EXTRAIT DU TEXTE ::
Vieillir sans perdre le goût de vivre
« Mon pays ce n’est pas un pays, c’est un hôpital. » C’était le titre d’un article que j’ai signé dans Le Devoir au moment de la mise en chantier des deux grands hôpitaux universitaires de Montréal. Nous achevions alors de relever le grand défi d’hier, remontant à la Leçon d’anatomie de Rembrandt (1632): accent mis sur la technologie, l’efficacité, l’asepsie et la santé centrée sur la physiologie jusqu’à l’exclusion de l’autre dimension. Ici on répare des machines dans des chambres ressemblant à ce que sera la nature quand le prédateur humain y aura achevé son œuvre.
On a compris qu’il fallait célébrer la vie dans les chambres d’accouchement. Un tel retour à la vie a autant de sens pour ce qui est des chambres de la fin de vie. Qu’il s’agisse des soins à domicile, souhaités par la majorité ou des soins en institution, il faudra, pour rendre ces pratiques possibles, prélever des sommes importantes sur les budgets déjà insuffisants des hôpitaux-usines.

Tel est le grand défi de demain. C’est dans un autre hôpital que j’en vois le modèle et le symbole, les Hospices de Beaune, devenus un grand marché des vins. Fondés en 1441, ressemblant à la fois à un château et une cathédrale, ils illustrent, par la beauté de leur architecture, intérieure comme extérieure, un égal souci de l’âme et du corps. On y voit Le jugement dernier de Roger van der Weyden .

DONNÉES FOURNIES ::
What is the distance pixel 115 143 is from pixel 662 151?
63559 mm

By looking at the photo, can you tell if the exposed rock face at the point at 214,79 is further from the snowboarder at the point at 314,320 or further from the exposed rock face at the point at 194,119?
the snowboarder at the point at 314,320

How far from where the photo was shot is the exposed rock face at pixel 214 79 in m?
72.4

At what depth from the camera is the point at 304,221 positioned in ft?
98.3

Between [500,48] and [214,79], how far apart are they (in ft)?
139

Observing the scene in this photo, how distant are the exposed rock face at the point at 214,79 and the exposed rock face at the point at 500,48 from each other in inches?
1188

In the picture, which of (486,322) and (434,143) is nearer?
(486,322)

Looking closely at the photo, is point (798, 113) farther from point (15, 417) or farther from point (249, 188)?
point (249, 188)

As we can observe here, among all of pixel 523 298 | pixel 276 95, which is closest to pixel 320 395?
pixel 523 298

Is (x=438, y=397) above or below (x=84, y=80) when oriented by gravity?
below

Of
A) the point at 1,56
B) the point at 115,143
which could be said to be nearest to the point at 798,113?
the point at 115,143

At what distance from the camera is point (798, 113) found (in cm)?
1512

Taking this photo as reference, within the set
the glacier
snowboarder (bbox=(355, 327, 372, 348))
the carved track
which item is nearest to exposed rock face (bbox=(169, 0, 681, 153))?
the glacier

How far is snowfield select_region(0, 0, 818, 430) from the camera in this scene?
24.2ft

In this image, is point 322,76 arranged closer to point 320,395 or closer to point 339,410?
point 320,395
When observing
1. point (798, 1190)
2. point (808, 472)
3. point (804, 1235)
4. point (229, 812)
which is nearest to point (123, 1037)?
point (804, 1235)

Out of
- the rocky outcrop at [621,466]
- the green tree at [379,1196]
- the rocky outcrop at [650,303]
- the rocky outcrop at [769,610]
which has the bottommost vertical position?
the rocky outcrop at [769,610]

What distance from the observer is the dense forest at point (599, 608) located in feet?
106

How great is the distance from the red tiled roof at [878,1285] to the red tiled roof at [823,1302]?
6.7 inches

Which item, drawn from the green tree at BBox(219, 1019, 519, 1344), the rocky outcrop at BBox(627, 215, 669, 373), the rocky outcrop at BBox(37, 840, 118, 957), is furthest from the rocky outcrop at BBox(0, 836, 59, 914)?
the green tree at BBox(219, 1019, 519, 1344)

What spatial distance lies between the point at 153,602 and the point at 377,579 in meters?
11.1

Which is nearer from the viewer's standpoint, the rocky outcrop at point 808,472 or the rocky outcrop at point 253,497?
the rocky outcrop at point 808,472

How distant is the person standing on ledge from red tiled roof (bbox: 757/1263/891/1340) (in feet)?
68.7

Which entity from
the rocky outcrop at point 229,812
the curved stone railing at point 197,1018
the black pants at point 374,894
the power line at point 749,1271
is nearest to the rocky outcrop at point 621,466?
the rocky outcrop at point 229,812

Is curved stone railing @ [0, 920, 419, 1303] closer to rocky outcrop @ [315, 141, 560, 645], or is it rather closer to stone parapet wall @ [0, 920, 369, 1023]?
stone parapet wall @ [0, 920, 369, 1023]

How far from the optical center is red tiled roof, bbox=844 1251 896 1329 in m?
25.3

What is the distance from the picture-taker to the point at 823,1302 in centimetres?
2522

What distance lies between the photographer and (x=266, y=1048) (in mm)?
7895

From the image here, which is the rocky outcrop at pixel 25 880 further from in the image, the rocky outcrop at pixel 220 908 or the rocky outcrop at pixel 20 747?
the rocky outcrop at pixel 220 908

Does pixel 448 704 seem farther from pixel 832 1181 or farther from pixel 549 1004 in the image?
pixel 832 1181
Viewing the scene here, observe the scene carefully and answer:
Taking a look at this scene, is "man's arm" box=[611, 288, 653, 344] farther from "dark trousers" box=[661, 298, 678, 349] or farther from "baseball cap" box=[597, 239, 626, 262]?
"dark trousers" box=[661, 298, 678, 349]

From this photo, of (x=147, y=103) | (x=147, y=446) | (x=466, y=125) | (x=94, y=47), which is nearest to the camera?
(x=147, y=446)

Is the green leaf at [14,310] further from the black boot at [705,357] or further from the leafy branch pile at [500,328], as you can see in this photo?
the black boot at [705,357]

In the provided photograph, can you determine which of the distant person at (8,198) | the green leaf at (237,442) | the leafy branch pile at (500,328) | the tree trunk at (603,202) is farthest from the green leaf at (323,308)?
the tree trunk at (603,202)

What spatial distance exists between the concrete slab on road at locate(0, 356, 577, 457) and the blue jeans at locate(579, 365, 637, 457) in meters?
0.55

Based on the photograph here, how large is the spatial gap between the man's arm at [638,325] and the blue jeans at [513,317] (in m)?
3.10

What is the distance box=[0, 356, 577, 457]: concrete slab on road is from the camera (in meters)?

ÉNONCÉ :: Recopiez mot pour mot le passage de l'extrait sur le vieillissement qui commence par « On a compris » et se poursuit jusqu'à « insuffisants des hôpitaux-usines. ».

RÉPONSE ::
On a compris qu’il fallait célébrer la vie dans les chambres d’accouchement. Un tel retour à la vie a autant de sens pour ce qui est des chambres de la fin de vie. Qu’il s’agisse des soins à domicile, souhaités par la majorité ou des soins en institution, il faudra, pour rendre ces pratiques possibles, prélever des sommes importantes sur les budgets déjà insuffisants des hôpitaux-usines.